Joe Nelson, Staff Writer
Created: 09/27/2011 07:15:14 PM PDT

The San Bernardino County Board of Supervisors on Tuesday approved a $27.6 million plan for the Probation Department to begin monitoring and providing services to low-level parolees beginning Saturday.

Under the state’s Public Safety Realignment Plan, approved by Gov. Jerry Brown in April, county probation departments will take over the monitoring and treatment of low-level offenders released from prison.

Between 5,500 and 6,500 parolees will pour into the county in the next three years, and 108 new probation officers will be hired and assigned to every law enforcement agency in the county to help monitor parolees who are at a high risk for re-offending due to prior offenses, Chief Probation Officer Michelle Scray said.

Under the new state guidelines, the county where the offender was originally sentenced is the county that monitors the offender once they are released from custody.
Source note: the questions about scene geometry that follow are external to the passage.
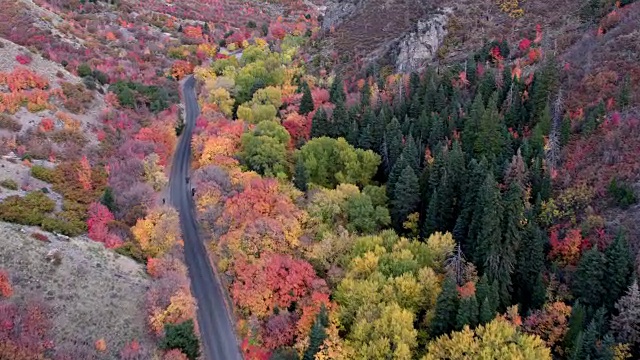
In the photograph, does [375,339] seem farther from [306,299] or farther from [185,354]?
[185,354]

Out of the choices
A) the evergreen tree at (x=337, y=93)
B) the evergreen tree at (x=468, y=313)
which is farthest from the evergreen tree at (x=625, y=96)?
the evergreen tree at (x=337, y=93)

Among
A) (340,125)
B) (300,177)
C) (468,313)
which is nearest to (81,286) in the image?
(300,177)

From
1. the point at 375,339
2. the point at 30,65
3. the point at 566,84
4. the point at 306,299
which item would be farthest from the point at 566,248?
the point at 30,65

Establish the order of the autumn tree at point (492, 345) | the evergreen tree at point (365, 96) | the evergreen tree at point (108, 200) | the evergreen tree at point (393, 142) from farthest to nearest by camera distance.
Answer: the evergreen tree at point (365, 96) < the evergreen tree at point (393, 142) < the evergreen tree at point (108, 200) < the autumn tree at point (492, 345)

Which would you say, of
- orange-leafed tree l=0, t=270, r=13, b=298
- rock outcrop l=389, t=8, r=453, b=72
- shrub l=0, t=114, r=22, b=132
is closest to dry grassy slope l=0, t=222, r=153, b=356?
orange-leafed tree l=0, t=270, r=13, b=298

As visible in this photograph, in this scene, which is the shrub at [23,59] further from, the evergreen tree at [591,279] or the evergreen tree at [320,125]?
the evergreen tree at [591,279]

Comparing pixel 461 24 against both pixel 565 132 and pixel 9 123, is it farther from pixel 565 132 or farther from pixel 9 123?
pixel 9 123
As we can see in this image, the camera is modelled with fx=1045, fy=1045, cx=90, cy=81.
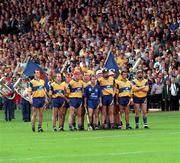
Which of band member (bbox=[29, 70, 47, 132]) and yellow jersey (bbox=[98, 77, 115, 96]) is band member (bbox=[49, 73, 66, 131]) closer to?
band member (bbox=[29, 70, 47, 132])

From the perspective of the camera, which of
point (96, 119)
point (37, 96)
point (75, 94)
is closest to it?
point (37, 96)

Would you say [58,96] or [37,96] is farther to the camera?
[58,96]

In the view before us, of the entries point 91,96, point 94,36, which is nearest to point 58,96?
point 91,96

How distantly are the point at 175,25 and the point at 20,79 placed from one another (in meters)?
8.03

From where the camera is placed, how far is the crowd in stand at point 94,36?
44.9m

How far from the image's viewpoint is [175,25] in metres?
47.0

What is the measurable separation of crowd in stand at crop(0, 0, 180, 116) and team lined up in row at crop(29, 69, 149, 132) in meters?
3.21

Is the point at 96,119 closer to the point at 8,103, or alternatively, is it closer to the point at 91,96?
the point at 91,96

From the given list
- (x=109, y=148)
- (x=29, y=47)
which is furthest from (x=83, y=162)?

In addition, the new law allows for newly sentenced low-level offenders – offenders whose crimes are non-serious, non-violent and non-sex related – serve their sentence in a county jail rather than state prison.

Roughly 300 low-level offenders are expected to be sentenced to county jail on a monthly basis once the new law goes into effect on Saturday, Scray said.
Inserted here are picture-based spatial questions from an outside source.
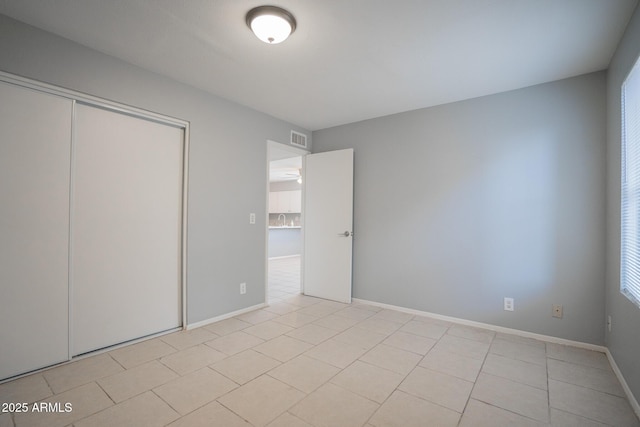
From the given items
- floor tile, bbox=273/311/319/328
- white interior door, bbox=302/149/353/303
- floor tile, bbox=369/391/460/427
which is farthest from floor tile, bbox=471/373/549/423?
white interior door, bbox=302/149/353/303

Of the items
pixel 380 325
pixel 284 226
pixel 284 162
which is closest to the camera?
pixel 380 325

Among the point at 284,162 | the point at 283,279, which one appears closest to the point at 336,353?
the point at 283,279

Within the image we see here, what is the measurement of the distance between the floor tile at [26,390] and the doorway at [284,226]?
2.41 meters

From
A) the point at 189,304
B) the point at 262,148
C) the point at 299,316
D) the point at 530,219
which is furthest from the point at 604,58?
the point at 189,304

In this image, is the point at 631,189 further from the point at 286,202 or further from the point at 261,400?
the point at 286,202

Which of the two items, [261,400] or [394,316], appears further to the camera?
[394,316]

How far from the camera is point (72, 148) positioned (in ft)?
7.78

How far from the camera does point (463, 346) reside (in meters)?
2.77

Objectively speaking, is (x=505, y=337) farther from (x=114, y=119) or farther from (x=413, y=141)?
(x=114, y=119)

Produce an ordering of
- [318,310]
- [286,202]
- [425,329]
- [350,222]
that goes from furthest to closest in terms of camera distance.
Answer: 1. [286,202]
2. [350,222]
3. [318,310]
4. [425,329]

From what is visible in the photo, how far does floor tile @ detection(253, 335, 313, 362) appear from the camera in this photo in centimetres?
255

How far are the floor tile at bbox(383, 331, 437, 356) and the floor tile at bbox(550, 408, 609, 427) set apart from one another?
97 cm

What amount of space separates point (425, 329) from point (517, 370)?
96 centimetres

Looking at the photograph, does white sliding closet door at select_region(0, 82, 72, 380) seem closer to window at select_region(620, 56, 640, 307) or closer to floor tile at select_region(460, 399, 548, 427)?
floor tile at select_region(460, 399, 548, 427)
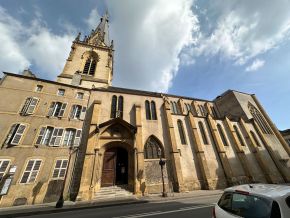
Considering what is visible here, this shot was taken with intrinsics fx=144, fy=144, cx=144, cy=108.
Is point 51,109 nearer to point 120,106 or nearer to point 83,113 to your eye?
point 83,113

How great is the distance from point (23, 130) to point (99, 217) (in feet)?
39.0

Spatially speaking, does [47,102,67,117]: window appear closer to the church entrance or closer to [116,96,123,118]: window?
[116,96,123,118]: window

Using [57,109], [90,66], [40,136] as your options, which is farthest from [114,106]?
[90,66]

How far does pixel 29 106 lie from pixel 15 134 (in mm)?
3253

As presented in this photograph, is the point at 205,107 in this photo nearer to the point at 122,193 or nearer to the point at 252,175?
the point at 252,175

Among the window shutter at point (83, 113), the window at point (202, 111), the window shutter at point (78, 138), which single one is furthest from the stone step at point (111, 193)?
the window at point (202, 111)

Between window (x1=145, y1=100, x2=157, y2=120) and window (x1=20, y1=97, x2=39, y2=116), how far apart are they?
42.4 ft

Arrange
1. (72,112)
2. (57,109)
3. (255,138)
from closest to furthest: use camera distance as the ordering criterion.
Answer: (57,109), (72,112), (255,138)

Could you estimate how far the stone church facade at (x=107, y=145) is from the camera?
1278 cm

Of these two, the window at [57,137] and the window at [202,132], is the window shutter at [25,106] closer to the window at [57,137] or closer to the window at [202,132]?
the window at [57,137]

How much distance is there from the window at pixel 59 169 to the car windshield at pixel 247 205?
14.3m

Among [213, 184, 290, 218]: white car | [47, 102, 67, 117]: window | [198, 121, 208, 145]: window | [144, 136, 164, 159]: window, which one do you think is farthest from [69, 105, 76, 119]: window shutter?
[198, 121, 208, 145]: window

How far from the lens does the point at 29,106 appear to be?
15086 mm

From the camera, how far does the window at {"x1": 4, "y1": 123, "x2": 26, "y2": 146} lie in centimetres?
1273
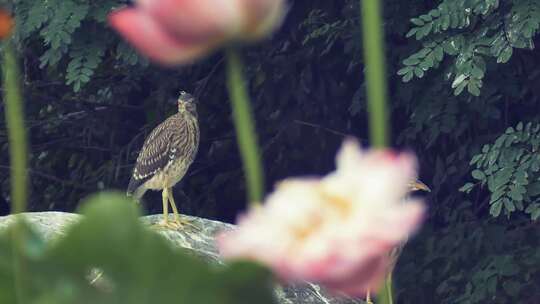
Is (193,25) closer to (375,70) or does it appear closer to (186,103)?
(375,70)

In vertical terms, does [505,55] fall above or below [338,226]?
above

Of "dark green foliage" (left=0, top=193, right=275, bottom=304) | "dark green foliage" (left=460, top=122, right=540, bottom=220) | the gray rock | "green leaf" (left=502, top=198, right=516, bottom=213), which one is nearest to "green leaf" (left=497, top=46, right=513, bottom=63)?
"dark green foliage" (left=460, top=122, right=540, bottom=220)

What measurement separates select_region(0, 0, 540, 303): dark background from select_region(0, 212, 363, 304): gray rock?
1.02 metres

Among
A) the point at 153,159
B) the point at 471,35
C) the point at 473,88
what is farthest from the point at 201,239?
the point at 471,35

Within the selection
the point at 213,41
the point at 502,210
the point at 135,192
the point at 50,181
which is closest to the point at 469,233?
the point at 502,210

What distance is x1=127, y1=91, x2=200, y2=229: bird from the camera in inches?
340

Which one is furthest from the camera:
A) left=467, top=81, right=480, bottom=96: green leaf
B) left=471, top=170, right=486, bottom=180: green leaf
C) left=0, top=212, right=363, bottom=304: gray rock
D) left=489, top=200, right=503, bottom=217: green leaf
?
left=471, top=170, right=486, bottom=180: green leaf

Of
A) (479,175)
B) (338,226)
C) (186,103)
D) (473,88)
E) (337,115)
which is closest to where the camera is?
(338,226)

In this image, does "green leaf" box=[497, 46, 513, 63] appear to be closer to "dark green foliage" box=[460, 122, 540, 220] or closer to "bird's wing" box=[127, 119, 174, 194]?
"dark green foliage" box=[460, 122, 540, 220]

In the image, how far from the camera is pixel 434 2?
27.1 feet

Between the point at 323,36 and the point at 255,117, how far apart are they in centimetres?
105

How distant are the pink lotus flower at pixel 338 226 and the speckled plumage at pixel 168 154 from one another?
7701 mm

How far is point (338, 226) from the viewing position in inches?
33.5

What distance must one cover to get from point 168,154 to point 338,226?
7878mm
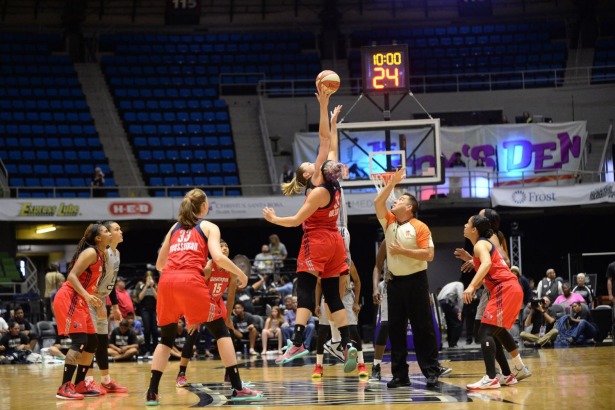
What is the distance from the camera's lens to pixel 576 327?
17047mm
Three-day reporting centers will open in San Bernardino, the West Valley and the High Desert to serve as a one-stop shop where parolees can do everything from checking in with their probation officer to getting a job referral, Scray said.

The Public Safety Realignment Plan only applies to offenders whose crimes were not serious, violent, or sex-related.

The main concern is whether the state will continue to fund the program beyond the current fiscal year.